Entries drawn from a collection =
++++++++++

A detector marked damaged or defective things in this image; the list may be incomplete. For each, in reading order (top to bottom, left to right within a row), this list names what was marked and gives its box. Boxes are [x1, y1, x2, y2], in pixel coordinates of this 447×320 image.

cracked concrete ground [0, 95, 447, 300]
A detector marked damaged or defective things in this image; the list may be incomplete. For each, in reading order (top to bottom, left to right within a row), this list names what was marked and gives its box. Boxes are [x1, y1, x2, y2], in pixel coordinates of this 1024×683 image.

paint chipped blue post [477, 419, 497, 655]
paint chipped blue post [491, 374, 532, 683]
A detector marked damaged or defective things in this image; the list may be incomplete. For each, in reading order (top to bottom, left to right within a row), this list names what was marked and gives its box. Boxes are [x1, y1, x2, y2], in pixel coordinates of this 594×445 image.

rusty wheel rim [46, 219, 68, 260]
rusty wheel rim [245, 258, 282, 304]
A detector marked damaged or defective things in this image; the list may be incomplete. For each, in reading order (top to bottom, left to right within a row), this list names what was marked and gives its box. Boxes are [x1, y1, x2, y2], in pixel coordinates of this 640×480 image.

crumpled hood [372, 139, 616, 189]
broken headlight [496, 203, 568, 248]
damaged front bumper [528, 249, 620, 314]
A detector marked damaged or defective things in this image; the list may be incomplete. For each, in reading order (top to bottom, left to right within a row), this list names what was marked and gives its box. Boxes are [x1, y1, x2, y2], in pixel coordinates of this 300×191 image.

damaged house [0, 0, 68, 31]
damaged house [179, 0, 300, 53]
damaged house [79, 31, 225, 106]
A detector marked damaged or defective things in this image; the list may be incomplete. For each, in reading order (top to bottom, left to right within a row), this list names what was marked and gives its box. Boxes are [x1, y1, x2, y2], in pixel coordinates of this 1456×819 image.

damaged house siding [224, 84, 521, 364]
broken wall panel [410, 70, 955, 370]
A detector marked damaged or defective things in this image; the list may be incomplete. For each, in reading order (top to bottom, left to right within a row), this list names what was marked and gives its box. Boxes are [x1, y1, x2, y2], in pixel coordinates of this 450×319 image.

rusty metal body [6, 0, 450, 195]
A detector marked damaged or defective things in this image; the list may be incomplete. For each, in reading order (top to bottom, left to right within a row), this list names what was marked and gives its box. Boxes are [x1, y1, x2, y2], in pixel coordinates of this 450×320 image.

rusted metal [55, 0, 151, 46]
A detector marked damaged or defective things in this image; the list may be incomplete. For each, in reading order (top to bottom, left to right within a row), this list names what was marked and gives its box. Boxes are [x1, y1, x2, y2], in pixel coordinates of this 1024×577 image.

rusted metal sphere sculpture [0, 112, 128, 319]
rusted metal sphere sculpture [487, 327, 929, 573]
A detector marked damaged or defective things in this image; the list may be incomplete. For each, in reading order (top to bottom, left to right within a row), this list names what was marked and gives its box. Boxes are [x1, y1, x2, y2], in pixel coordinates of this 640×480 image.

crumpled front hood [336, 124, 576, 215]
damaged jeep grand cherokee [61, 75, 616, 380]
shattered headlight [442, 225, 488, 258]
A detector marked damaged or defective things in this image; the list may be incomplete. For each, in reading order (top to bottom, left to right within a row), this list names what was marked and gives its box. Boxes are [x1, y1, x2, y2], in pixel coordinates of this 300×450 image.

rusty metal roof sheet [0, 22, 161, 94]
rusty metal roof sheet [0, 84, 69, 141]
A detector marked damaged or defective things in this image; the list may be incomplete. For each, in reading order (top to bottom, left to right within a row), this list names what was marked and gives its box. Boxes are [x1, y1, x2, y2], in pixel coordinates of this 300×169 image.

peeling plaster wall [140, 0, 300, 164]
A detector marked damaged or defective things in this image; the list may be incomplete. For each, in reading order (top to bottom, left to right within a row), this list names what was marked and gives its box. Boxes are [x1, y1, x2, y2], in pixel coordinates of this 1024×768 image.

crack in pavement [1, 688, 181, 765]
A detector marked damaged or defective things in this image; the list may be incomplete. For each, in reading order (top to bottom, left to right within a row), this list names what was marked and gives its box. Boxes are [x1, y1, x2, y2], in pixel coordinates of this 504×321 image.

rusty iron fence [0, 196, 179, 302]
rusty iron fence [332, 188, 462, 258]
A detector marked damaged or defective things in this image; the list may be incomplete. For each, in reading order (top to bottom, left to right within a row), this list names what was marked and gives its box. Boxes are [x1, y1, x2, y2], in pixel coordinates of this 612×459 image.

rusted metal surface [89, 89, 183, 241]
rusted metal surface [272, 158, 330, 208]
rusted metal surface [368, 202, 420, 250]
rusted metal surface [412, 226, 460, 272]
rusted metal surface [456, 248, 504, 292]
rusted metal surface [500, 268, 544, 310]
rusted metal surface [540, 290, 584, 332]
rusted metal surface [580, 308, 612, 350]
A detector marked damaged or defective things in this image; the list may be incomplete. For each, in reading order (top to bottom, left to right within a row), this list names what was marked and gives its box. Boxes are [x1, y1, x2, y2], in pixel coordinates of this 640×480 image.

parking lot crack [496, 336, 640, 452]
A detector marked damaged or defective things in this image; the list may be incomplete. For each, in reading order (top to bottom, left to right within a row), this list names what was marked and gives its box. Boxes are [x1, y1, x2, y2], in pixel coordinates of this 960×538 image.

++++++++++

Please update the records above by replacing "detector" with "scanner" wherever it appears, leaving everything else unchanged.

A scanner marked damaged or defective things in this image; the list may be incomplete. For each, in reading order (top to bottom, left to right within a row), this list names what was marked and gives its box. Boxes are [x1, y1, x2, y2], in pixel coordinates of this 447×320 image.

cracked concrete ground [0, 95, 447, 300]
A scanner marked damaged or defective things in this image; the list may be incomplete. For each, in reading order (top to bottom, left to right within a row), this list names what was marked and gives its box. Boxes are [x1, y1, x2, y2], in pixel coordinates of this 1024×683 image.

paint chipped blue post [477, 419, 497, 655]
paint chipped blue post [491, 374, 532, 683]
A scanner marked damaged or defective things in this image; the list may be incomplete. For each, in reading order (top to bottom, left to right within a row), this list names what was marked and gives its box. Boxes are [x1, y1, x2, y2], in pixel coordinates of this 594×445 image.

rusty wheel rim [46, 219, 68, 260]
rusty wheel rim [245, 258, 282, 304]
A scanner marked damaged or defective things in this image; the list may be incomplete. For each, in reading order (top to bottom, left to right within a row), this list names what was marked and gives its box. Boxes are [x1, y1, x2, y2], in pixel coordinates of this 640×480 image.

crumpled hood [372, 139, 616, 189]
broken headlight [496, 203, 568, 248]
damaged front bumper [528, 249, 620, 314]
A scanner marked damaged or defective things in this image; the list may be incomplete. For each, in reading order (top to bottom, left to right within a row), this list names what was marked and gives its box. Boxes are [x1, y1, x2, y2], in pixel coordinates of this 300×191 image.

damaged house [0, 0, 68, 31]
damaged house [179, 0, 300, 53]
damaged house [79, 31, 225, 106]
A scanner marked damaged or defective things in this image; the list may be incomplete. For each, in reading order (top to bottom, left to right within a row), this list names what was marked and gives its box. Boxes are [x1, y1, x2, y2], in pixel coordinates of this 1456×819 image.

damaged house siding [224, 84, 521, 364]
broken wall panel [410, 70, 955, 370]
A scanner marked damaged or defective things in this image; the list may be incomplete. For each, in reading order (top to bottom, left to right within a row), this list names what was marked and gives its box. Boxes are [x1, y1, x2, y2], in pixel coordinates of this 450×319 image.

rusty metal body [6, 0, 450, 195]
A scanner marked damaged or defective things in this image; the list may be incomplete. For each, in reading order (top to bottom, left to right within a row), this list names what was marked and gives its box. Boxes are [x1, y1, x2, y2], in pixel coordinates of this 450×320 image.

rusted metal [55, 0, 151, 46]
A scanner marked damaged or defective things in this image; the list may be incomplete. For each, in reading order (top to bottom, left to right within a row), this list names what was marked and gives its box. Boxes are [x1, y1, x2, y2], in pixel coordinates of this 1024×577 image.

rusted metal sphere sculpture [0, 112, 128, 319]
rusted metal sphere sculpture [487, 327, 929, 573]
A scanner marked damaged or defective things in this image; the list may be incomplete. For each, in reading order (top to bottom, left to right within a row), this list names what was marked and gives its box. Boxes are [x1, y1, x2, y2], in pixel coordinates of this 640×480 image.

crumpled front hood [336, 124, 576, 215]
damaged jeep grand cherokee [61, 75, 616, 380]
shattered headlight [442, 225, 488, 258]
A scanner marked damaged or defective things in this image; the list may be incomplete. For each, in reading order (top to bottom, left to right within a row), this list names what was marked and gives its box. Boxes are [x1, y1, x2, y2], in pixel coordinates of this 300×450 image.

rusty metal roof sheet [0, 22, 161, 94]
rusty metal roof sheet [0, 84, 69, 141]
A scanner marked damaged or defective things in this image; the list may be incomplete. For each, in reading order (top to bottom, left to right within a row), this list names what was marked and gives its box. Boxes are [x1, y1, x2, y2], in pixel coordinates of this 300×169 image.

peeling plaster wall [140, 0, 300, 164]
A scanner marked damaged or defective things in this image; the list may be incomplete. For each, in reading order (top to bottom, left to right within a row), this list names what was marked and gives its box. Boxes are [x1, y1, x2, y2], in pixel coordinates of this 1024×768 image.

crack in pavement [1, 688, 181, 765]
A scanner marked damaged or defective things in this image; the list may be incomplete. For each, in reading order (top to bottom, left to right within a row), this list names what was marked and gives its box. Boxes are [x1, y1, x2, y2], in pixel coordinates of this 504×321 image.

rusty iron fence [0, 196, 179, 302]
rusty iron fence [332, 188, 462, 258]
A scanner marked damaged or defective things in this image; the list may be incomplete. For each, in reading order (top to bottom, left to right within a row), this list names what was marked and gives its box. Boxes are [x1, y1, x2, y2], in pixel coordinates of this 612×459 image.

rusted metal surface [89, 89, 183, 241]
rusted metal surface [272, 158, 330, 208]
rusted metal surface [368, 202, 420, 250]
rusted metal surface [412, 226, 460, 272]
rusted metal surface [456, 248, 504, 292]
rusted metal surface [500, 268, 544, 310]
rusted metal surface [540, 290, 584, 332]
rusted metal surface [580, 308, 612, 350]
A scanner marked damaged or defective things in this image; the list may be incomplete. For each, in reading order (top to bottom, left to right within a row), this list names what was marked and gives its box. Boxes are [x1, y1, x2, y2], in pixel coordinates of this 640×480 image.

parking lot crack [496, 336, 640, 452]
A scanner marked damaged or defective things in this image; the list may be incomplete. For each, in reading order (top to bottom, left to right within a row), this list names what was marked and gives its box. Boxes are [x1, y1, x2, y2], in pixel coordinates of this 960×538 image.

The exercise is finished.